• _PASSAGE GIVEN_
........

How to Kill a Process in Linux: The Complete Guide to kill, pkill, and Signals
A frozen application, a runaway script eating all your CPU, a hung service that won’t restart — sooner or later, every Linux administrator needs to terminate a process by hand. Knowing how to kill a process in Linux is one of the most fundamental skills in server administration, yet most people only ever learn the blunt instrument (`kill -9`) and never the precise tools that prevent data loss.
This guide walks through the entire workflow: how to find the process you want to stop, how to kill it by PID or by name, what the signals actually mean, and — crucially — the *right order* to send them so you don’t corrupt the very data the process was managing.
Key Takeaways
• To kill a process, first find its PID with `ps aux | grep`, `pgrep`, `top`, or `htop`, then send it a signal with `kill`.
• The plain `kill` command sends SIGTERM (15) — a polite request to shut down cleanly. This is the correct first move almost every time.
• `kill -9` sends SIGKILL, which forcibly terminates the process with no cleanup. Use it only as a last resort.
• Kill by name with `pkill name` or `killall name` when you don’t want to look up the PID.
• Always try SIGTERM first, then escalate to SIGKILL only if the process refuses to die.
For broader context on managing services, users, and resources, see our pillar guide to Linux server administration.
How do you find the process you want to kill?
You can’t kill a process until you know its PID (Process ID), the unique number the kernel assigns to every running process. There are several ways to find it.
The classic approach is `ps aux` piped into `grep`:
“`bash
ps aux | grep nginx
“`
The second column is the PID — that’s the number you’ll feed to `kill`. One annoyance: `grep` often matches *itself* in the output. Filter it out like this:
“`bash
ps aux | grep [n]ginx “`
A cleaner, purpose-built tool is `pgrep`, which returns just the PIDs:
“`bash
pgrep nginx
pgrep -a nginx
pgrep -f “python myscript.py” “`
For an interactive, live view, use `top` (installed everywhere) or `htop` (nicer, often needs installing):
“`bash
top
htop “`
In `top`, press `k`, type the PID, and choose a signal. In `htop`, highlight a process, press F9, and pick the signal from the menu. These are ideal when you’re hunting down *what* is hammering the server, not just stopping something you already know.

........

• _TASKS TO CARRY OUT_
1) From the Linux process guide, copy the passage starting at "Key Takeaways" and ending at "to find it." word for word.
2) Answer these questions using the Linux process guide:
(a) What signal, with its number, does the plain `kill` command send?
(b) Which column of the `ps aux` output holds the PID?
(c) Which key do you press in `htop` to bring up the signal menu?

• _INFORMATION PROVIDED_
........

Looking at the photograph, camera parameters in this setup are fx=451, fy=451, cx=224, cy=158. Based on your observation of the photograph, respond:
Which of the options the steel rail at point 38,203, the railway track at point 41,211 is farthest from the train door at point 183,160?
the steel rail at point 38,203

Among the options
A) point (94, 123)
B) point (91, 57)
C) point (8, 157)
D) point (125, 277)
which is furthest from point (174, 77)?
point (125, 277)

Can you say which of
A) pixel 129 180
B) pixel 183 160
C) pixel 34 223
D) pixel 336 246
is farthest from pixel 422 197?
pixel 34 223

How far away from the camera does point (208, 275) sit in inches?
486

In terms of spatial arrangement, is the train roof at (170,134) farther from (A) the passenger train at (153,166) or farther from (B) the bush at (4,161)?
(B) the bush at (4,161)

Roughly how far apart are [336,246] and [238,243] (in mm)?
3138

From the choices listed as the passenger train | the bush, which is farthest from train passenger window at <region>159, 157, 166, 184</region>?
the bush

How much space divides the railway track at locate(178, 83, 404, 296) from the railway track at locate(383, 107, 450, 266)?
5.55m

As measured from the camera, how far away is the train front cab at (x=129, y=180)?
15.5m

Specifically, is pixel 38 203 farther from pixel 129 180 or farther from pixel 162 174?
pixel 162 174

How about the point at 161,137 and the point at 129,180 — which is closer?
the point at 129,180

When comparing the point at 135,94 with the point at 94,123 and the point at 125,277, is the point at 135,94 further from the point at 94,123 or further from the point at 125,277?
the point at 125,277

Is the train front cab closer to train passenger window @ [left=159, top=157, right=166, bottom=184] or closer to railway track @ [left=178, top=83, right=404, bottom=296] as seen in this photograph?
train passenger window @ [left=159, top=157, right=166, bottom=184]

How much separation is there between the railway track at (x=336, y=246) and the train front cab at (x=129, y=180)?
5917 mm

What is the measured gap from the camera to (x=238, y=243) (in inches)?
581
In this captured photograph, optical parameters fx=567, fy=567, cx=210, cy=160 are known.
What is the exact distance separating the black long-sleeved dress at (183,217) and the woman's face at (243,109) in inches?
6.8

........

• _CORRECT ANSWERS_
1)
Key Takeaways
• To kill a process, first find its PID with `ps aux | grep`, `pgrep`, `top`, or `htop`, then send it a signal with `kill`.
• The plain `kill` command sends SIGTERM (15) — a polite request to shut down cleanly. This is the correct first move almost every time.
• `kill -9` sends SIGKILL, which forcibly terminates the process with no cleanup. Use it only as a last resort.
• Kill by name with `pkill name` or `killall name` when you don’t want to look up the PID.
• Always try SIGTERM first, then escalate to SIGKILL only if the process refuses to die.
For broader context on managing services, users, and resources, see our pillar guide to Linux server administration.
How do you find the process you want to kill?
You can’t kill a process until you know its PID (Process ID), the unique number the kernel assigns to every running process. There are several ways to find it.

2)
(a) SIGTERM (15)
(b) The second column
(c) F9